Wieder im Zickzack. Längst ist nichts mehr und aus keiner Richtung zu hören. Weit vor mir öffnet sich endlich der Wald: eine graugrüne, niedrige Mauer. WAS IST DAS? Photovoltaik so weit das Auge reicht. Rechts und links allerdürrester Kiefernwald – endlos alles militärisch angehaucht.
Irgendwann lande ich am Gördensee und einer glitschigen Betonrampe. Hinein ins Wasser mit mir und den Schuhen voller Schlamm.
Gegenüber die offizielle Badestelle, also ca. 3km bis zur Straßenbahn.
17:15 sitze ich an der Haltestelle. 18h steige ich in Brandenburg in den Regio nach Berlin.
Natürlich kann solche Wanderung exakt geplant absolviert werden – ohne Adrenalinschub. Die Wanderkarte steckt im Rucksack und in den Häusern der Kolonie Tieckow hätte sich trotz Bulldoggen und anderer Gefahren (hoffentlich haben alle Vorbeikommenden preußische Bildung genossen und nachts ein Lichtlein bei sich) jemanden zum Fragen gefunden. Aber das wäre nicht ICH gewesen ;)))

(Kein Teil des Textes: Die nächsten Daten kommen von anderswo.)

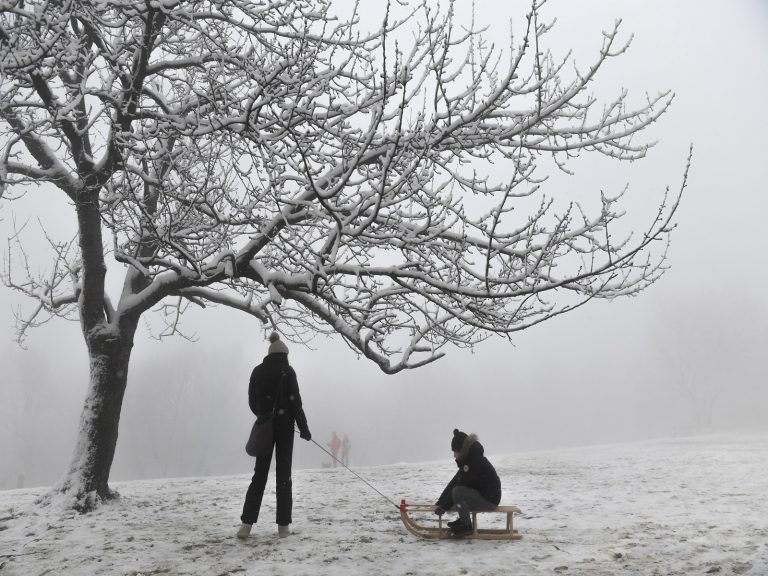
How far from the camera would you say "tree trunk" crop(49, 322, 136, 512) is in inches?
312

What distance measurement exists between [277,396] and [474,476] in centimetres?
231

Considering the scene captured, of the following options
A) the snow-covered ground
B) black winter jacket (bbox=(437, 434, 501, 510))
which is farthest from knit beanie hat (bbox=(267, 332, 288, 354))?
black winter jacket (bbox=(437, 434, 501, 510))

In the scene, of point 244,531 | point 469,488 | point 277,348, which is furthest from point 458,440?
point 244,531

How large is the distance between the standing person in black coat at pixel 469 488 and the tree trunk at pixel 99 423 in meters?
5.04

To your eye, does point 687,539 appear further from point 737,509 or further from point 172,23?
point 172,23

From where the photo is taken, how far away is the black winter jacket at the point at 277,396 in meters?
6.02

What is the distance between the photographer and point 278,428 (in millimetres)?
6055

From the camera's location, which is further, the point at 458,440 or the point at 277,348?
the point at 458,440

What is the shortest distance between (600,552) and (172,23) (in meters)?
8.34

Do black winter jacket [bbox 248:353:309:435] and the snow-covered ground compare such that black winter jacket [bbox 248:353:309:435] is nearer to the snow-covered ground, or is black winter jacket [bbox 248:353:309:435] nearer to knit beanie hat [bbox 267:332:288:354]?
knit beanie hat [bbox 267:332:288:354]

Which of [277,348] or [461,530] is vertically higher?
[277,348]

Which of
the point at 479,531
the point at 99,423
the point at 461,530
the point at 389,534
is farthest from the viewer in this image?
the point at 99,423

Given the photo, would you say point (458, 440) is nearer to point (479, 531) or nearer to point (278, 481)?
point (479, 531)

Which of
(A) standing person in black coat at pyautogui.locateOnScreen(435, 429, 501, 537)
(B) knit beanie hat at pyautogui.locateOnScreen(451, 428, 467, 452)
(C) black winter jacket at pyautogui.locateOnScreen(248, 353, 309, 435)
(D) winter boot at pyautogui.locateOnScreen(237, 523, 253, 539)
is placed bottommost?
(D) winter boot at pyautogui.locateOnScreen(237, 523, 253, 539)
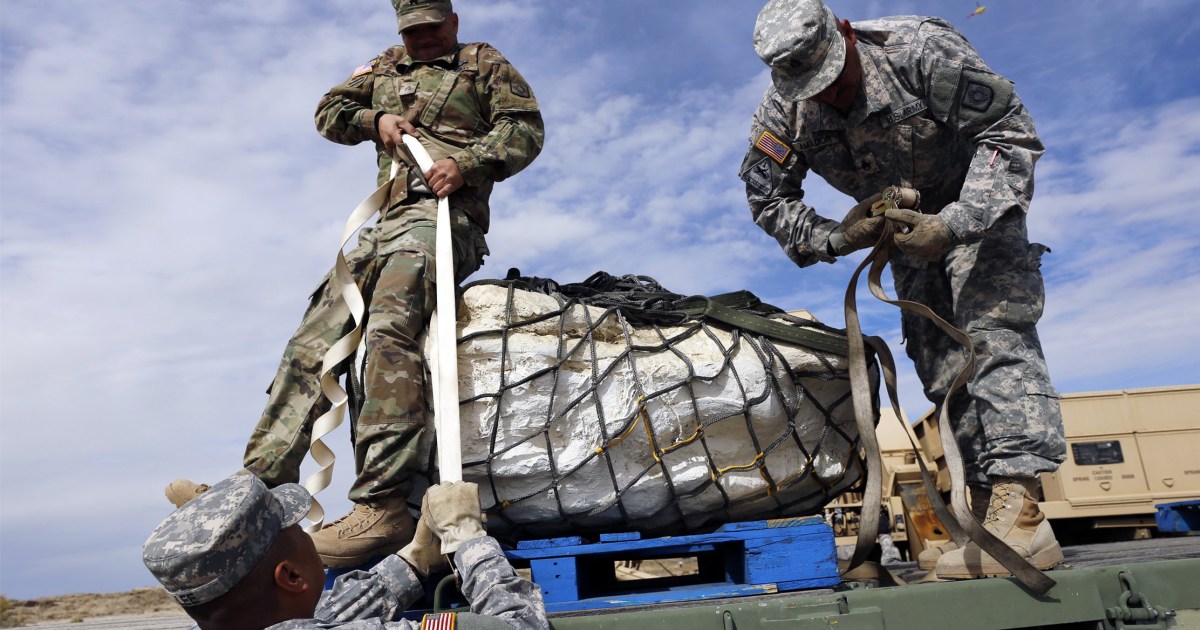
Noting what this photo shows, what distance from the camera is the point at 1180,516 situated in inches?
354

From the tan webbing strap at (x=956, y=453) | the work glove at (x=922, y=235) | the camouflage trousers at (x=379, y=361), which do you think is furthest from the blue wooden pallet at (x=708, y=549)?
the work glove at (x=922, y=235)

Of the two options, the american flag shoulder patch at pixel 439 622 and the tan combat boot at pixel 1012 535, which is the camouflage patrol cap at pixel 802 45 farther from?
the american flag shoulder patch at pixel 439 622

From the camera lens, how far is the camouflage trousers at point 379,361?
256 centimetres

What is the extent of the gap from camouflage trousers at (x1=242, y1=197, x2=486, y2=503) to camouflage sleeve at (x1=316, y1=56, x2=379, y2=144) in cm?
37

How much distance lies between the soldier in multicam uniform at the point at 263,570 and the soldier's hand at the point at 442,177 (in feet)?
4.02

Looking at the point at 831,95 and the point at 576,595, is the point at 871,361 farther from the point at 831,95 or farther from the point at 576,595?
the point at 576,595

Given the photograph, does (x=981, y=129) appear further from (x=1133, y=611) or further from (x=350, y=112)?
(x=350, y=112)

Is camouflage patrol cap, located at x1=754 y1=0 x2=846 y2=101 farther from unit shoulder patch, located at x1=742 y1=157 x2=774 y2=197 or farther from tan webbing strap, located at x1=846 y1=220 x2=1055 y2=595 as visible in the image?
tan webbing strap, located at x1=846 y1=220 x2=1055 y2=595

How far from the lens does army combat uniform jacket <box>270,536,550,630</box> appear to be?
179 cm

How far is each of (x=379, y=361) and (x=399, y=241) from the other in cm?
48

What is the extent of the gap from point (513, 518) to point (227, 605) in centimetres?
117

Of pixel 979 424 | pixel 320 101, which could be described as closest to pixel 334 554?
pixel 320 101

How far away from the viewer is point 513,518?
279cm

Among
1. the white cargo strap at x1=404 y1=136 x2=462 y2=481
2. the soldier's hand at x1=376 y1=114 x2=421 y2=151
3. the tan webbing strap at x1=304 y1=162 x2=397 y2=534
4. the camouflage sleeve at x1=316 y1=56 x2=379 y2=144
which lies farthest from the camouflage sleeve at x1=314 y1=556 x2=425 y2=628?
the camouflage sleeve at x1=316 y1=56 x2=379 y2=144
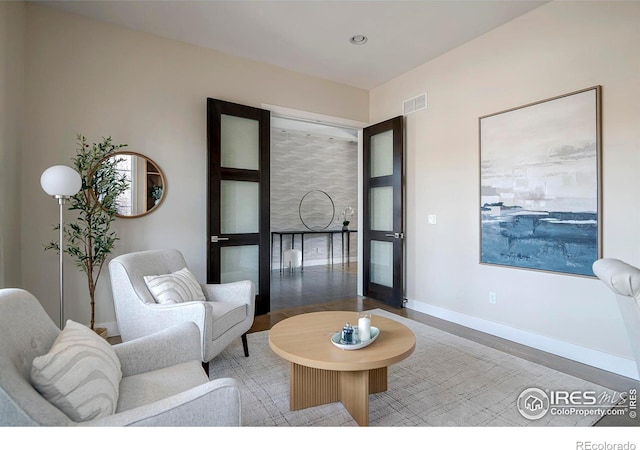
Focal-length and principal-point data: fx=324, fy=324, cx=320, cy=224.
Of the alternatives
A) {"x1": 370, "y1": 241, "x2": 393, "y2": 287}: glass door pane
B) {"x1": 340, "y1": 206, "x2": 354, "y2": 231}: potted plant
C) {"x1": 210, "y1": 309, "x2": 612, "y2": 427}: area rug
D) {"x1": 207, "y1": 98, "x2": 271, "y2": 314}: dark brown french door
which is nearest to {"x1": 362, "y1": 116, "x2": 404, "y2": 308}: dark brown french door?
{"x1": 370, "y1": 241, "x2": 393, "y2": 287}: glass door pane

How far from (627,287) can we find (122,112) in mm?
3927

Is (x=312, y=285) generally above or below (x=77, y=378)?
below

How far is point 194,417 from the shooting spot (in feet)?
3.47

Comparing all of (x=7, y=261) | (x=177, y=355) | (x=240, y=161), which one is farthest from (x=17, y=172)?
(x=177, y=355)

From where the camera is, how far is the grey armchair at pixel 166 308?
6.97 ft

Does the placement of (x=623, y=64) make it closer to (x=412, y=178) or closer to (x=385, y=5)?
(x=385, y=5)

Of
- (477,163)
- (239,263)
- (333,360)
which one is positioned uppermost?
(477,163)

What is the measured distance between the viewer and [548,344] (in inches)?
110

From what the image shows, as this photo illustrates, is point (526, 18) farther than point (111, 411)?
Yes

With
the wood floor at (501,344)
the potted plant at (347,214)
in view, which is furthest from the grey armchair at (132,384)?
the potted plant at (347,214)

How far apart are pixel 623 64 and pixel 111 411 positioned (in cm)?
372
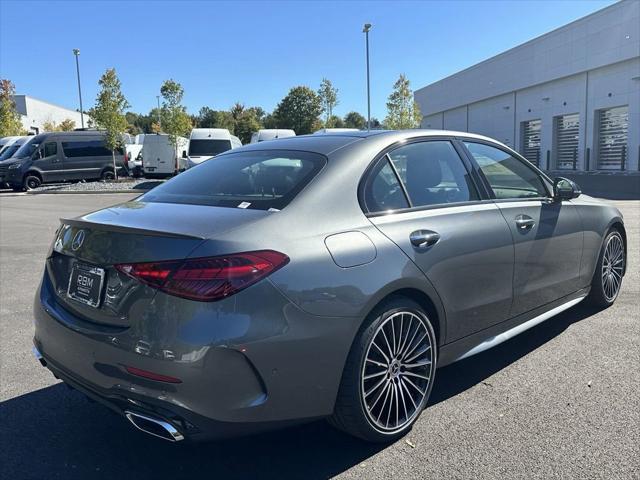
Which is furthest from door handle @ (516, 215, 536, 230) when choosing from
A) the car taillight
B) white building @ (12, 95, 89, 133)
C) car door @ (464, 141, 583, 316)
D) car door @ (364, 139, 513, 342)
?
white building @ (12, 95, 89, 133)

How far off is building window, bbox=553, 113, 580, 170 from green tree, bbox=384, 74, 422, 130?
28.8 feet

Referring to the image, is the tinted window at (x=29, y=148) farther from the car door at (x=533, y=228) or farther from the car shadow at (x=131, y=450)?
the car door at (x=533, y=228)

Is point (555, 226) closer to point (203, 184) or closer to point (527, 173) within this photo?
point (527, 173)

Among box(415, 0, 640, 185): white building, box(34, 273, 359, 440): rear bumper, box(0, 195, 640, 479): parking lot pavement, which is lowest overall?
box(0, 195, 640, 479): parking lot pavement

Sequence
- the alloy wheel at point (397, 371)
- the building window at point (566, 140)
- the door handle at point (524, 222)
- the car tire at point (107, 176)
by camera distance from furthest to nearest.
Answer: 1. the building window at point (566, 140)
2. the car tire at point (107, 176)
3. the door handle at point (524, 222)
4. the alloy wheel at point (397, 371)

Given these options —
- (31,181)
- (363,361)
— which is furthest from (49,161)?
(363,361)

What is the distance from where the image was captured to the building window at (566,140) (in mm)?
32219

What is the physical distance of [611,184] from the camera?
2033cm

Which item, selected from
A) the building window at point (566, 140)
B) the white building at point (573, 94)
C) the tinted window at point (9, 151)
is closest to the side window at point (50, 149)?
the tinted window at point (9, 151)

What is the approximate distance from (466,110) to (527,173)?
43992 millimetres

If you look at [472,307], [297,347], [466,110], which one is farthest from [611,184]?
[466,110]

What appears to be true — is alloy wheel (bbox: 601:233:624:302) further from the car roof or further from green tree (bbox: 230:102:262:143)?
green tree (bbox: 230:102:262:143)

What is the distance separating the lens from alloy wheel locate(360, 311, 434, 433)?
291cm

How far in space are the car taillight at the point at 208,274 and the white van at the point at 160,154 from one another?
2609 centimetres
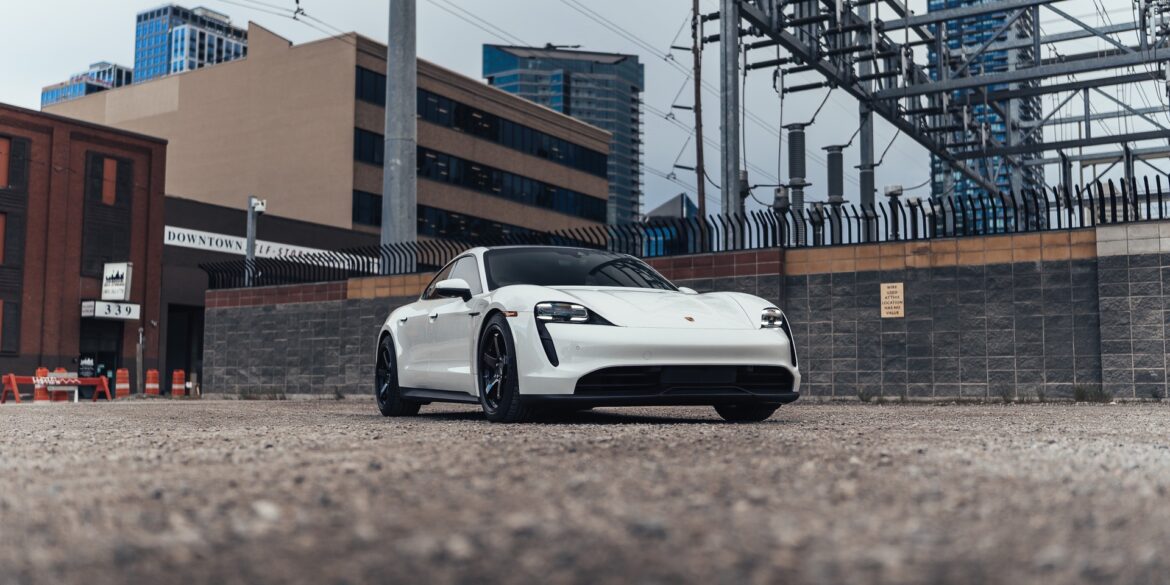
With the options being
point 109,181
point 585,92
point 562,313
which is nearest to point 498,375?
point 562,313

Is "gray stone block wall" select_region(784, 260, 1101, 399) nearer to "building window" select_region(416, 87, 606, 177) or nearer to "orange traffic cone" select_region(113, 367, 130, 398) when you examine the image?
"orange traffic cone" select_region(113, 367, 130, 398)

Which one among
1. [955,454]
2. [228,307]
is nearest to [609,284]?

*zitiert nach Frank Bürstenbinder “maz-online”: „Ein Vorhaben, das der Landwirtschaft und dem Radtourismus in der Region dient“ (nicht mehr abrufbar, dafür auch ähnliche Thematik → HIER zitiert
Nicht mehr lange, dann hechten wir Fusswanderer vor radelnden Senioren (Hauptkäufergruppe von E-Bikes; 25 km/h) ins seitliche Gebüsch. AAAACHTUNG!